Native Writes: Love doesn't die


Someone once observed that one always remembers, even with a special affection, the neighborhood children one once played with.

That’s true, I think, but my youngest son drove it home earlier this week when he was discussing a contemporary who had passed away.

He’s taking it hard.

I asked how often he had seen his friend in recent years, since he lives and works in Reno, Nevada, and his friend, Mark Bustos, lived and worked in Alamosa.

He detailed a couple of times and I simply replied, “okay…” It was punctuated by a pregnant pause.

Bill hasn’t been great at handling death, even with elderly persons and people who have been seriously ill.

He’s good at caring, though, and I appreciate that. When something goes wrong, he tries to help fix it.

One can’t “fix” death. It’s an unpleasant fact of life.

In the recent past, he was unhappy that he hadn’t been informed immediately about the death of a childhood friend’s father. He agonized about the passing of an aunt and sympathized with her children, playmates of yore. They were never close.

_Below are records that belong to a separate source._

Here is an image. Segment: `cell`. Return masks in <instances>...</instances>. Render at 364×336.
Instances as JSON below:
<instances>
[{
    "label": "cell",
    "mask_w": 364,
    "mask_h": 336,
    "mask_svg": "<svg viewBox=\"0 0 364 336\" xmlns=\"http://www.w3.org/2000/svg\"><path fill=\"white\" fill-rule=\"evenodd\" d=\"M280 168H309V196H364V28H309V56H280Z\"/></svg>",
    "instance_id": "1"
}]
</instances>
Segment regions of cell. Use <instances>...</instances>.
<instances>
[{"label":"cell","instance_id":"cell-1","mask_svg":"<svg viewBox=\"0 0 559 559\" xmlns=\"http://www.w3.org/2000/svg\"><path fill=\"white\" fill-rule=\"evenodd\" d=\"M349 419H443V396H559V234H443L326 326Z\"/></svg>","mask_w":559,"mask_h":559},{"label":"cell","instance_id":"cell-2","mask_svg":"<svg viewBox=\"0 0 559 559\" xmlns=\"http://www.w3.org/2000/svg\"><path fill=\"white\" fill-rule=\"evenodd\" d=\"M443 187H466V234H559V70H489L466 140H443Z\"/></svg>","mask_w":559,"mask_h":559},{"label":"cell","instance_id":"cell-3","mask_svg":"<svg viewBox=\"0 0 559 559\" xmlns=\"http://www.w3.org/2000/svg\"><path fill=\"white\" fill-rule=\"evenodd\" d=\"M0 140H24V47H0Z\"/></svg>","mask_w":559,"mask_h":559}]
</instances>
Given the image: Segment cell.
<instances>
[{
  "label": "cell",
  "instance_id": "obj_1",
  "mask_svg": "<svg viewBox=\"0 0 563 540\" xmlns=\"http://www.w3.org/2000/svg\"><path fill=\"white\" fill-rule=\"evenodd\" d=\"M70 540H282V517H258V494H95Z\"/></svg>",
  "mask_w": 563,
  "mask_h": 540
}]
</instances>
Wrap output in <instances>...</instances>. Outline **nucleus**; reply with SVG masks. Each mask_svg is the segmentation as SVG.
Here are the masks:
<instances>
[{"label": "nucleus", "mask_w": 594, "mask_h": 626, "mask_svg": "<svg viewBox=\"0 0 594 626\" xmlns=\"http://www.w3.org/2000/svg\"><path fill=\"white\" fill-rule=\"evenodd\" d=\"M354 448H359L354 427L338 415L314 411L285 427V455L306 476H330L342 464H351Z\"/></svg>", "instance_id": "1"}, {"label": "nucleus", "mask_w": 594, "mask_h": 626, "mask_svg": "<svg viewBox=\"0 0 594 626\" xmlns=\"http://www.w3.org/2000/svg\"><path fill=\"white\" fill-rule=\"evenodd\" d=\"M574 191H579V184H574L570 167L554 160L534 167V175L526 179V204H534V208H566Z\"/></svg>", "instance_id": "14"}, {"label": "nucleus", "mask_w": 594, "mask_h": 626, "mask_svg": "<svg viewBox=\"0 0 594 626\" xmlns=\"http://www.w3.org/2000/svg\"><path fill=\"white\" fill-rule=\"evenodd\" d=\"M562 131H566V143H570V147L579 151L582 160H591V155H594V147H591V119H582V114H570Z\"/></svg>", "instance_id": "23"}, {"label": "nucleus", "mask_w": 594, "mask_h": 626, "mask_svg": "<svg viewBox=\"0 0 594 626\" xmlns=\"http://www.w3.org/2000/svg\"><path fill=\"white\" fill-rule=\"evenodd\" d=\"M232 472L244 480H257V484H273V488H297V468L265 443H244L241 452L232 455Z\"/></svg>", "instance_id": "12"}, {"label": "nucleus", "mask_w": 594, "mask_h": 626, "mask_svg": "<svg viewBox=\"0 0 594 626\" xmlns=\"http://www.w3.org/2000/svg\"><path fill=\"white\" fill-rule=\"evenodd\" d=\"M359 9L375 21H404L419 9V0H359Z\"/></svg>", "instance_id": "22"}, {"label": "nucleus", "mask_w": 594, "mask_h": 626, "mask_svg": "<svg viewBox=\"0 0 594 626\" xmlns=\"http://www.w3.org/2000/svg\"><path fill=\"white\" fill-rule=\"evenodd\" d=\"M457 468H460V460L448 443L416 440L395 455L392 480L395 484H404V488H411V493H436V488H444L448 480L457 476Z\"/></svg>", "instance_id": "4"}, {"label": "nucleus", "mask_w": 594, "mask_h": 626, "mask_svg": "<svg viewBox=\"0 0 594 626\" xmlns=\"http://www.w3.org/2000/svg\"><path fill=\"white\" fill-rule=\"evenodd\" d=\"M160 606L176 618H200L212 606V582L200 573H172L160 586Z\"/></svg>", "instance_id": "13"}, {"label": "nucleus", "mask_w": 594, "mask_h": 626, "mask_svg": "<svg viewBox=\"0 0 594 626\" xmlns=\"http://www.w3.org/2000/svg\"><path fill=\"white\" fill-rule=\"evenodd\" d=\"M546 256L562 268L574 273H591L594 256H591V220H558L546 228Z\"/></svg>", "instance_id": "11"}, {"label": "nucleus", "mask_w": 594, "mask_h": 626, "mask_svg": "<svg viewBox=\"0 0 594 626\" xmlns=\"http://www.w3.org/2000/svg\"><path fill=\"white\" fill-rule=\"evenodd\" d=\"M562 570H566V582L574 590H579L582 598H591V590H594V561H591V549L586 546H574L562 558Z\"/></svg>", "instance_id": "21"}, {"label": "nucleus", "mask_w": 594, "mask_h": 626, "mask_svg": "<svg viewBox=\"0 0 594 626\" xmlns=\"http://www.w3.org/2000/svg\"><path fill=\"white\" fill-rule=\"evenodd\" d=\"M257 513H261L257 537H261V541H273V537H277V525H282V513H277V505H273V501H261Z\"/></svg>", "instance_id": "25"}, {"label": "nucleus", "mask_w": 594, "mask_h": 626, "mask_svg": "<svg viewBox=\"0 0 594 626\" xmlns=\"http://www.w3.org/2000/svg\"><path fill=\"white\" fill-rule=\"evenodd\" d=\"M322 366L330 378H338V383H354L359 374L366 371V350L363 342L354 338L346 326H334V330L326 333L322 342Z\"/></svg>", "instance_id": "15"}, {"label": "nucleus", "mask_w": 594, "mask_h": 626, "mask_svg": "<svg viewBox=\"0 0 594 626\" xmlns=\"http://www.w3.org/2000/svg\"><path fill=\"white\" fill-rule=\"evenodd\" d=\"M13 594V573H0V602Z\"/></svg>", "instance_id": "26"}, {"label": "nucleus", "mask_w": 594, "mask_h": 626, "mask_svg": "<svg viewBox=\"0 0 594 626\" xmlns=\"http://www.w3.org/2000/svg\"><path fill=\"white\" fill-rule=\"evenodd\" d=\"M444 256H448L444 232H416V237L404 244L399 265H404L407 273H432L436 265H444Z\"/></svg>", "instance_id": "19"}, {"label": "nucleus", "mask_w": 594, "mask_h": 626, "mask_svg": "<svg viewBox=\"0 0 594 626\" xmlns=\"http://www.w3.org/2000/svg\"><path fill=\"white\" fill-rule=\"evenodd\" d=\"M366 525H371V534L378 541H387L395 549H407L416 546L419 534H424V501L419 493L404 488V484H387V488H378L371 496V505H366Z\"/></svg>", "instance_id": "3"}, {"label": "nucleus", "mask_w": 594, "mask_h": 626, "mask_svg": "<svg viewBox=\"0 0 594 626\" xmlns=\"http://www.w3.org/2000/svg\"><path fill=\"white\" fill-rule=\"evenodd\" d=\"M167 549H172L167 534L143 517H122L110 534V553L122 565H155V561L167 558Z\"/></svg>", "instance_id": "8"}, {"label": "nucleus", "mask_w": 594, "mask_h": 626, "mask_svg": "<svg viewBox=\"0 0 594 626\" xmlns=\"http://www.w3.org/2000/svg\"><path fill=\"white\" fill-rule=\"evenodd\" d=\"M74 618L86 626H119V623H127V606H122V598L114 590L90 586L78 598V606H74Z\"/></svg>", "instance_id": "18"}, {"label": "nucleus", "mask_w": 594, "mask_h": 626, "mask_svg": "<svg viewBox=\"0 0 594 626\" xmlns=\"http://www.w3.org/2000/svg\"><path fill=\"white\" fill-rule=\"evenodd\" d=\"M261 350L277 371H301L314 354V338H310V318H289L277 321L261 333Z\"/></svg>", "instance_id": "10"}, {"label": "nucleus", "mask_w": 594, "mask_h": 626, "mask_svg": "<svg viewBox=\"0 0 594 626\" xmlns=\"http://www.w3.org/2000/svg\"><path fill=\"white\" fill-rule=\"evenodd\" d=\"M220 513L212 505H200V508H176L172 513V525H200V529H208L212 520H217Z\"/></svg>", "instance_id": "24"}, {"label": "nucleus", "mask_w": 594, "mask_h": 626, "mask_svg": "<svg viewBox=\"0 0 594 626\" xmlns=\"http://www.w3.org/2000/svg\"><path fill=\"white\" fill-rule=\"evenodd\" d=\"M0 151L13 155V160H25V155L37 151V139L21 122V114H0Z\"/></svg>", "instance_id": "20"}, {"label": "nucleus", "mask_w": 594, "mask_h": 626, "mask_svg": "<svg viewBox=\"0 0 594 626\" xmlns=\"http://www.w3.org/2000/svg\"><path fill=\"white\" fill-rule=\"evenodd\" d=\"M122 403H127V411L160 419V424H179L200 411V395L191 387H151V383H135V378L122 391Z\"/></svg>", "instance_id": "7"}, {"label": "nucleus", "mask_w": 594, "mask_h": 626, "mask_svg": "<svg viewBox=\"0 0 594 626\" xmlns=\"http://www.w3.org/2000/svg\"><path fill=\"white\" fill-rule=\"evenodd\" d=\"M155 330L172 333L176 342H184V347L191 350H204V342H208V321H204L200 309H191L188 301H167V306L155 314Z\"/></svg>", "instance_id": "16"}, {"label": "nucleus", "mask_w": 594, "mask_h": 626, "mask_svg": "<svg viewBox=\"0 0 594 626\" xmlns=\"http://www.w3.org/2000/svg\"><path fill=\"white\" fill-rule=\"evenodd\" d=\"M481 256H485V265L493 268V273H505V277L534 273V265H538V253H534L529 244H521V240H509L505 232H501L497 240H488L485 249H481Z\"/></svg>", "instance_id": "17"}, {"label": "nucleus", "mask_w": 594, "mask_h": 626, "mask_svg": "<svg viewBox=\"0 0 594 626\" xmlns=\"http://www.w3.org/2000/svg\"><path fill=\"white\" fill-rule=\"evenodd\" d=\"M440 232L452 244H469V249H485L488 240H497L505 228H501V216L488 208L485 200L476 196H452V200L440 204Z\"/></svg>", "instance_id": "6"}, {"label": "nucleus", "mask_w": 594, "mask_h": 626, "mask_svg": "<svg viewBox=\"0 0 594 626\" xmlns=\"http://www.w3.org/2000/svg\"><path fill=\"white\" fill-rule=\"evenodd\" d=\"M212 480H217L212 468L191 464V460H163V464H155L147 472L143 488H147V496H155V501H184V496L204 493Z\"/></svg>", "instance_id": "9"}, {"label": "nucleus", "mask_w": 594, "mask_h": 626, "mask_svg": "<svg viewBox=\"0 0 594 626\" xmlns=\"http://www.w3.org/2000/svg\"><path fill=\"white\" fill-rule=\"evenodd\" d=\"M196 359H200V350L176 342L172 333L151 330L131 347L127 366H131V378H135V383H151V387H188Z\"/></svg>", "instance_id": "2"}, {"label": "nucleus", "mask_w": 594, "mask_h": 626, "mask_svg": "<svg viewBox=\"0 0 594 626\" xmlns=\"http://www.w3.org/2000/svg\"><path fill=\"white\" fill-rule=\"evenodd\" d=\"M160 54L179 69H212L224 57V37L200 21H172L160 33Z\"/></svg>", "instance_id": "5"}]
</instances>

He’s also good at sentiment.

Continuing the conversation, he asked me if I ever mourned a school chum or neighborhood playmate who had died. What about someone to whom I had been very close or even someone I knew through my work?

I said I did. I didn’t let it fragment my heart, but the tears came.

Having experienced many more losses, I have learned to deal with my innermost thoughts.

I asked him about his innermost thoughts and he talked about birth, life and death.

When his niece, Rebecca, died at age 20 months, he tried to be the family rock. “Lean on me,” he said.

Life and death are strange. Parents know approximately when a child will be born, but few people know when they, their own parents, children, relatives, siblings, acquaintances and even old friends will be leaving this mortal place.

We are forced by fate to go on, but with a feeling of emptiness.

Death leaves a void that can’t be filled. The “fixer” can’t change it but he – and all the rest of us – must continue.

My son summed it all up in just a few words: “I can’t handle knowing that Mark is no longer living here, on this planet, in this world.”

He is here, Rebecca is here, everyone we have ever loved is here, even though their mortal remains are gone. They will live forever in love and memory.